Heute sind Sie mit "Skulpturenparks der Sinne" wieder in sechs europäischen Ländern aktiv.

Achenbach: Ja. Das ist interessant, die Menschen kommen hier her, sind total fasziniert und fragen: "Kannst du uns helfen?" Dann sagen wir: "Klar, wenn ihr bereit seid, unserem Verein eine Spende zu geben, sind wir auch bereit, euch zu helfen." Das ist ein Geben und ein Nehmen. Da muss man sehr aufpassen, damit man sich nicht verzettelt. Wir begleiten gerade ein ganz besonders interessantes Projekt, was in 20 Jahren, wenn ich selbst wahrscheinlich nicht mehr leben werde, der Höhepunkt eines großartigen Parks werden könnte. Wir sind gerade dabei, das parallel zu unserem eigenen Park zu entwickeln. Ich bin sehr dankbar, dass diese Menschen zu uns gekommen sind. Politiker und Unternehmer, die gesagt haben: "Das ist so ein schönes Beispiel, was wir von Achenbach sehen. Das wollen wir bei uns gerne auch haben." Das ist ein wundervolles Kompliment und knüpft sich an das Positive in meiner Vergangenheit an. Ich habe damals auch viele Dinge bewegt. Ob das jetzt der "Puppy" von Jeff Koons auf der documenta war, in Frankfurt der berühmte "Hammering Man" von Jonathan Borofsky oder Gerhard Richters wahnsinnig schöne Bilder für die Victoria-Versicherung. Am Ende sind das die Dinge, die bleiben: großartige Kunstwerke. 
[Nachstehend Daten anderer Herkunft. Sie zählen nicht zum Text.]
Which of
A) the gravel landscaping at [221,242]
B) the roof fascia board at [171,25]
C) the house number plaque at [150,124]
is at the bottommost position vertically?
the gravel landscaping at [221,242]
Zur Person: Helge Achenbach: Viele Jahre als deutscher Kunstpapst gefeiert, wurde der Kunsthändler 2014 wegen des Verdachts auf Betrug, Urkundenfälschung und Untreue festgenommen und im März 2015 zu sechs Jahren Gefängnis verurteilt. Nun zeichnet die Dokumentation "Der Illusionist" von Birgit Schulz (Kinostart: 27. April) Achenbachs Aufstieg und Fall nach. Achenbach, 1952 im nordrhein-westfälischen Weidenach geboren, lebt heute auf einem Bauernhof in Karst, den er mit seinem Verein "Kultur ohne Grenzen" zum Zentrum für verfolgte Künstler gemacht hat. 2019 veröffentlichte er seine Memoiren: "Selbstzerstörung. Bekenntnisse eines Kunsthändlers".